The State next argues that the 380-hour total billed is excessive for this appeal and implies duplicative or unnecessary work. While it is a large total, we note that, in order to argue the merits of continued state funding, LRSD had to research and brief the State’s history of performance of its desegregation obligations throughout this entire thirty-year case. Although we did not reach the merits in our opinion, LRSD could not assume with certainty that we would not. Thus, we cannot say it was unreasonable for LRSD’s attorneys to bill 380 hours of work for this appeal.

The State also contends in particular that the ten hours billed and $152.50 in expenses associated with Mr. Fendley’s travel to attend oral argument are unreasonable because he did not present oral argument. We disagree. In a case of this complexity and magnitude, it was not unreasonable for LRSD to send two attorneys to attend oral argument.

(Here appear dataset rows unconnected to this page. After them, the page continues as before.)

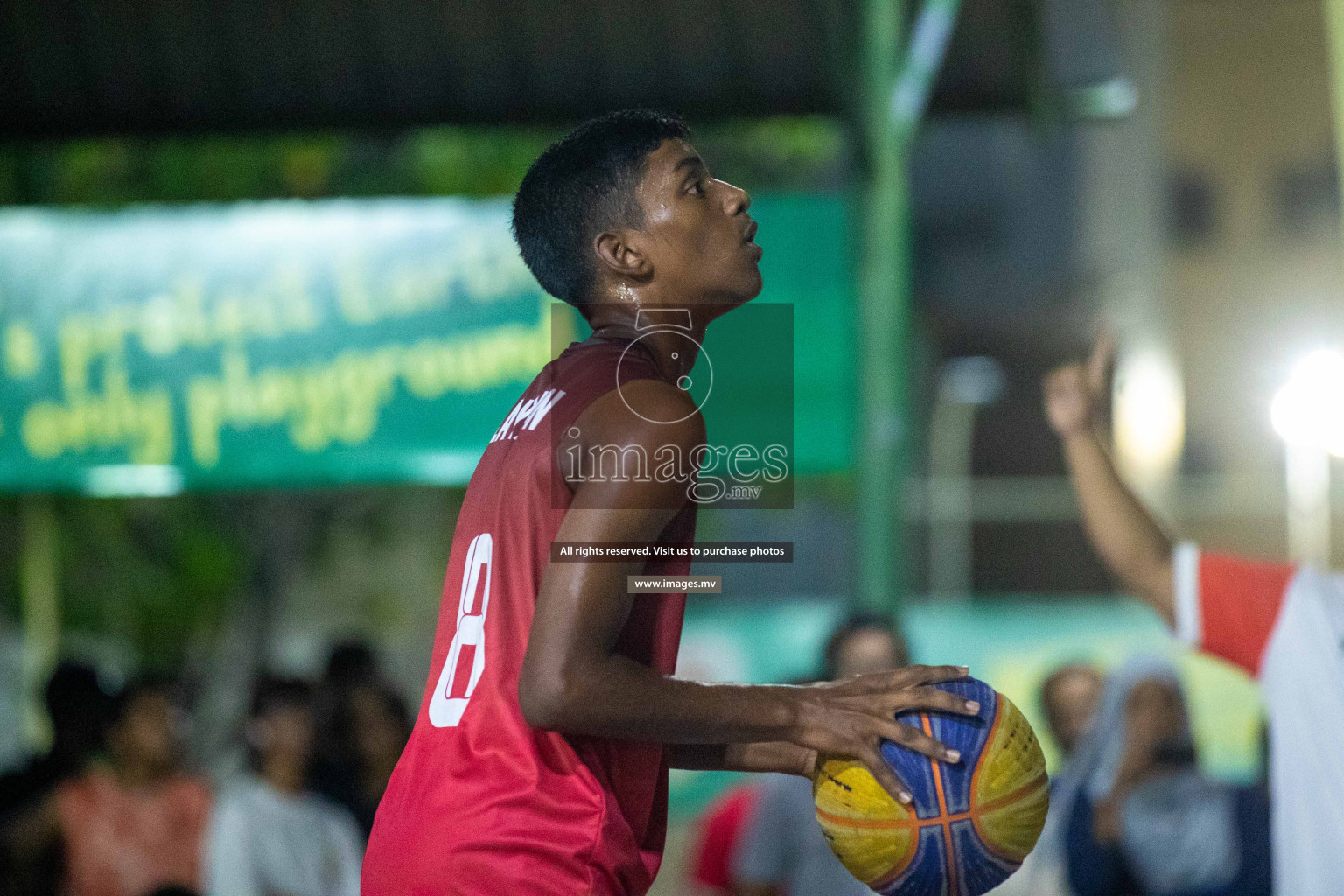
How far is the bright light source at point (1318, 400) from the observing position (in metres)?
5.89

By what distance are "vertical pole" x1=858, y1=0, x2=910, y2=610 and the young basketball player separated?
12.4 ft

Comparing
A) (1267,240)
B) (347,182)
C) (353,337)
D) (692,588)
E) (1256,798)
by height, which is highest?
(1267,240)

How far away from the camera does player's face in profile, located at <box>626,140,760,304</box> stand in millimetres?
2621

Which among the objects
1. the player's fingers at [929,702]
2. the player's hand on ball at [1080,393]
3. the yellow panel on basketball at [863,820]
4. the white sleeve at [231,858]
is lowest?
the white sleeve at [231,858]

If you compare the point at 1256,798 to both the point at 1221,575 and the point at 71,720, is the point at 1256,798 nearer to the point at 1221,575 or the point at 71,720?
the point at 1221,575

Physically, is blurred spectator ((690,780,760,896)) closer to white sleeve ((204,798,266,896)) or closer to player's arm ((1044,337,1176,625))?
white sleeve ((204,798,266,896))

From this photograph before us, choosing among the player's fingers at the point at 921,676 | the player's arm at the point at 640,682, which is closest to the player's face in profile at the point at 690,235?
the player's arm at the point at 640,682

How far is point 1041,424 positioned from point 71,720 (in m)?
14.7

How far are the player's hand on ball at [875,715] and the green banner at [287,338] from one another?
406cm

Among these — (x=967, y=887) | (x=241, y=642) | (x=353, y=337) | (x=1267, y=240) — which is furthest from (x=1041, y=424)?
(x=967, y=887)

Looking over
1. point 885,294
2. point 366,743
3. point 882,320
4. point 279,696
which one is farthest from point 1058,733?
point 279,696

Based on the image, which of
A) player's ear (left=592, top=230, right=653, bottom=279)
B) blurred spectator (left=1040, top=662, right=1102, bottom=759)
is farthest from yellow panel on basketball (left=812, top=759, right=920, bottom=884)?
blurred spectator (left=1040, top=662, right=1102, bottom=759)

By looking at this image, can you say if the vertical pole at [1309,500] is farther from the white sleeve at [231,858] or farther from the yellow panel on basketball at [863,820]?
the yellow panel on basketball at [863,820]

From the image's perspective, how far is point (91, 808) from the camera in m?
5.71
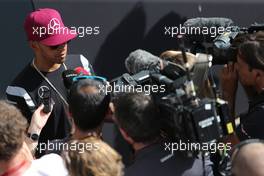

In its penultimate challenge, the State notes that LRSD is attempting to recover fees for work associated with LRSD’s motion in the district court for a stay pending appeal. We typically determine fees only for services rendered in this Court and allow the district court to determine the proper compensation for services rendered before it. Avalon Cinema Corp. v. Thompson, 689 F.2d 137, 138 (8th Cir.1982) (en banc). Although the individual billing records are not entirely clear as to the number of hours attributable solely to the attempt to obtain a stay in the district court, it appears reasonable to delete six hours from Mr. Fendley’s billing total and two hours from Mr. Heller’s billing total as representing services not performed in this Court.

Finally, the State argues that LRSD should receive fees at the hourly rate actually charged by its attorneys, rather than at their nominal billing rate. LRSD counters, accurately, that we have in the past awarded fees at the full nominal billing rate despite the attorneys’ reduced fee arrangement with LRSD. See Little Rock Sch. Dist. v. Arkansas, 127 F.3d 693, 697-98 (8th Cir.1997). Neither the actual fee arrangement nor our past practice controls the award in this case, however. As the Supreme Court has explained:

[Section 1988] contemplates reasonable compensation, in light of all of the circumstances, for the time and effort expended by the attorney for the prevailing plaintiff, no more and no less. Should a fee agreement provide less than a reasonable fee calculated in this manner, the defendant should nevertheless be required to pay the higher amount.